On Thursday, a start-up announced plans to build an “electric-only” truck stop in California.
On May 6, WattEV unveiled plans to build “the nation’s first 25-megawatt, solar-powered, electric-only public truck stop to serve electric truck transport” in Bakersfield, California. “Initial output from the WattEV electric truck stop will include 4-megawatt (MW) capability, eventually growing to 25-MW feeding more than 40 charging bays,” the company said in a news release.
The company says that the 110-acre “E-truck stop” would support electric truck traffic traveling between the Central Valley and Southern California’s ports and shipping hubs and is strategically positioned near logistics fulfillment centers run by Amazon and Walmart.

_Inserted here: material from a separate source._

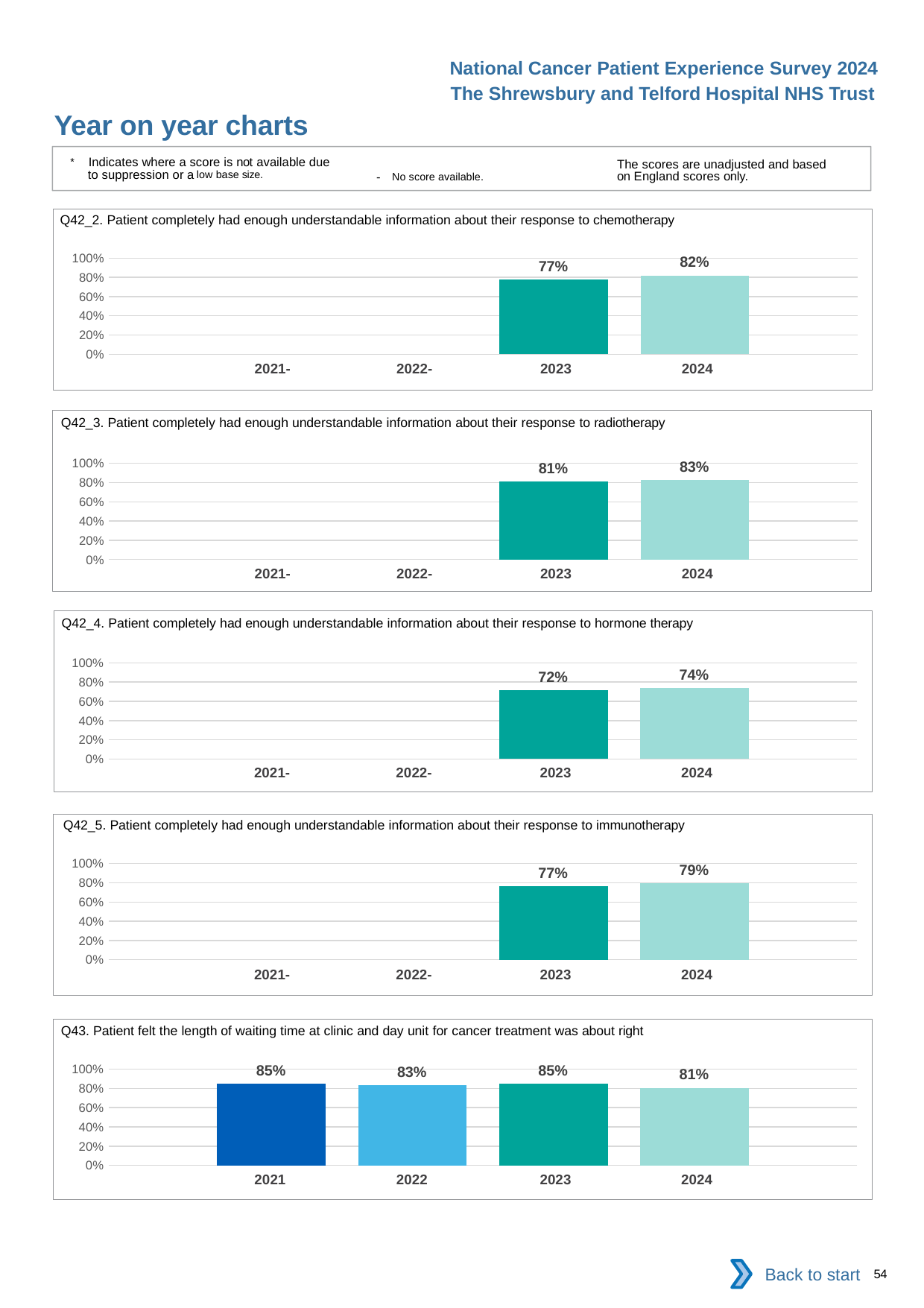
In the Q43 chart (waiting time at clinic and day unit), which year has the lowest value? 2024 In the Q43 chart (waiting time at clinic and day unit), how many bars are plotted? 4 In the Q42_2 chart (chemotherapy), what is the value for 2024? 82% In the Q42_4 chart (hormone therapy), is the value for 2023 greater or less than 80%? less In the Q43 chart (waiting time at clinic and day unit), what is the value for 2022? 83% In the Q42_4 chart (hormone therapy), what is the difference between the 2024 and 2023 values? 2% In the Q42_2 chart (chemotherapy), how many years have a bar plotted? 2 In the Q42_3 chart (radiotherapy), do the values rise or fall from 2023 to 2024? Rise In the Q42_3 chart (radiotherapy), what is the value for 2023? 81% In the Q42_5 chart (immunotherapy), which year has the higher value, 2023 or 2024? 2024 What type of chart is the Q43 chart (waiting time at clinic and day unit)? Bar chart In the Q43 chart (waiting time at clinic and day unit), what is the difference between the 2021 and 2024 values? 4%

The company also says that they’ve placed an order for 50 Tesla Semis as part of a “novel” Trucks as a Service (TaaS) business model to make it easier for companies to transition to electric vehicles.
“We aim to enable the addition of 12,000 heavy-duty battery electric trucks to the roads in California by the end of 2030, exceeding existing forecasts,” says WattEV CEO Salim Youssefzadeh. “If it works in California, it’ll work just about anywhere in the country.”
“Focusing on the revenue and profit potential of an electric truck, rather than the fixed and variable cost of owning a new or used diesel truck, is how we can get more drivers into more electric trucks more quickly. Waiting for the market to mature organically – at the rate it’s currently going – could take more than a decade. Our aim is to fast-track the transition to electric truck transport by doing things a little differently,” adds Youssefzadeh.
WattEV says that they’ve partnered with multiple other groups in support of the E-truck stop, including the San Joaquin Valley Air Pollution Control District, Greenlots, Power Electronics, the Central California Asthma Collaborative, heavy-duty truck makers, and PG&E.